DATA FOR PROCESSING >>
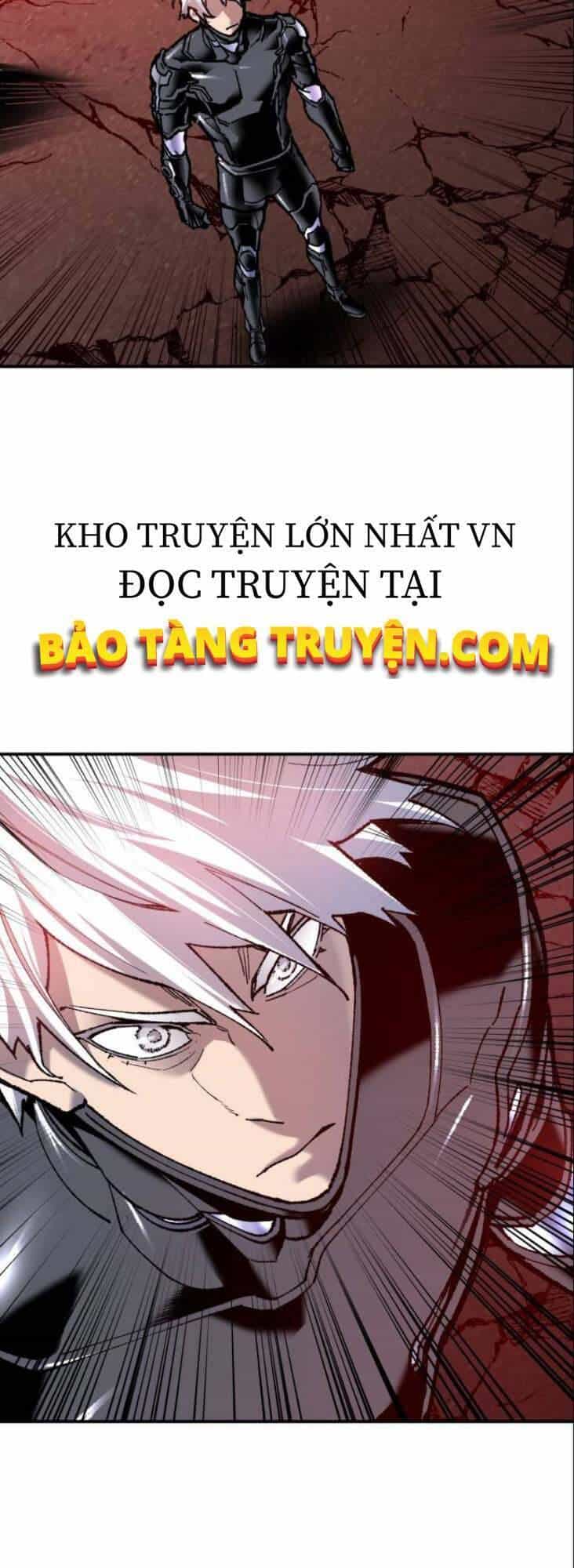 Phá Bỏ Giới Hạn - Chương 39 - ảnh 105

...

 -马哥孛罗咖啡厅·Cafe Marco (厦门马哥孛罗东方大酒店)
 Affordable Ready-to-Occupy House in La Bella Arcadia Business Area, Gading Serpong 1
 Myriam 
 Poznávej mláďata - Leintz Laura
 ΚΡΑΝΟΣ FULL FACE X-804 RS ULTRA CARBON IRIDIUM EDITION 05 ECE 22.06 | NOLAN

* * *

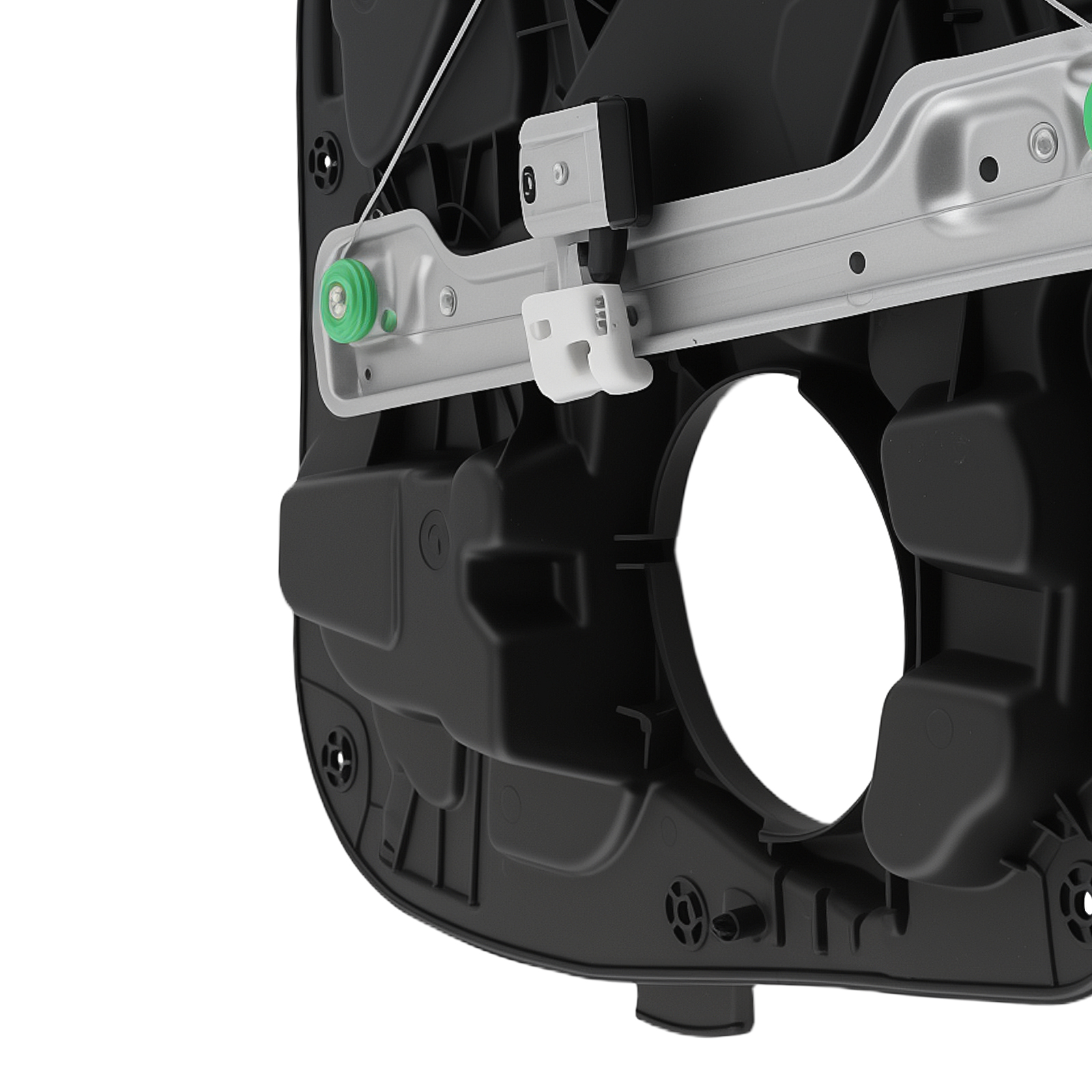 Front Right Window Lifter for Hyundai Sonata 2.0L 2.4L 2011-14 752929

EXERCISE BRIEF >>
Everything above from the line containing "Poznávej mláďata - Leintz Laura" down to the line containing "ΚΡΑΝΟΣ FULL FACE" is to be transcribed exactly, with both of those lines included and nothing else added.

EXERCISE RESULT >>
 Poznávej mláďata - Leintz Laura
 ΚΡΑΝΟΣ FULL FACE X-804 RS ULTRA CARBON IRIDIUM EDITION 05 ECE 22.06 | NOLAN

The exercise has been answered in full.